Let $G$ be a group and let $N$ be a characteristic subgroup of $G$ (that is, $\varphi(N)=N$ for all $\varphi \in \text{Aut}(G)$). Then we have a natural map $f: \text{Aut}(G) \to \text{Aut}(G/N)$. What can be said about this map in general? What about its kernel? When is it surjective?

My intuition leads me to think that if $N$ is reasonably "small" (for example, contained in the derived subgroup, in the center and in the Frattini subgroup) then $f$ is an isomorphism.
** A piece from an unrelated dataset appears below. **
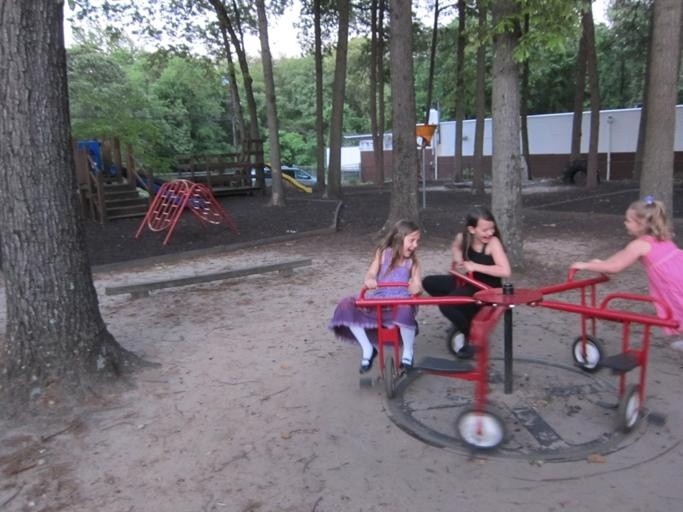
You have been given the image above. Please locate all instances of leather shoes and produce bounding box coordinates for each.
[400,356,414,369]
[359,346,377,373]
[445,324,476,360]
Is this really reasonable?

I'm thinking for example at the (apparently) easiest case: take $N$ to be the unique normal subgroup of $G$ of order $2$ (if such $N$ exists $G$ is usually called "binary" - right? - cf. http://cameroncounts.wordpress.com/2011/06/22/groups-with-unique-involution/).

Also, reading the paper "H.K. Iyer, "On solving the equation Aut(X)=G", Rocky Mountain J. Math. 9 (1979), no. 4, 653--670" (pages 7-8) I see that $f$ is an isomorphism if $G$ is the universal cover of $G/N$ and $G/N$ is simple.

Thank you for any contribution.

  • $\begingroup$ There is a very similar question on SE, math.stackexchange.com/questions/64492/… $\endgroup$
    – ADL
    Jul 28, 2012 at 19:57
  • 1
    $\begingroup$ Exercise 11.4 in Derek Robinson's book "A Course in the Theory of Groups" (2nd edition) determines the kernel $K$ of the map $Aut(G)\to Aut(N)\times Aut(G/N)$ in case that $C:=C_G(N)$ equals the center $Z(N)$ of $N$: This kernel $K$ is an abelian group isomorphic to the group of derivations $\mathop{Der}(G/N, C)$ and $K/K\cap\mathop{Inn}(G)$ is isomorphic to $H_1(G/N,C)$. $\endgroup$
    – j.p.
    Jul 29, 2012 at 17:32

1 Answer 1


It's not reasonable: take $G$ to be a finite non-abelian group of order $p^3$ for prime $p$, and $N$ its derived subgroup (which is also its center and its Frattini subgroup, and has order $p$); then any nontrivial inner automorphism of $G$ in a nontrivial element in the kernel of $f$. There are some other examples of order $p^5$ (with derived subgroup of order $p$) for which $f$ is not surjective.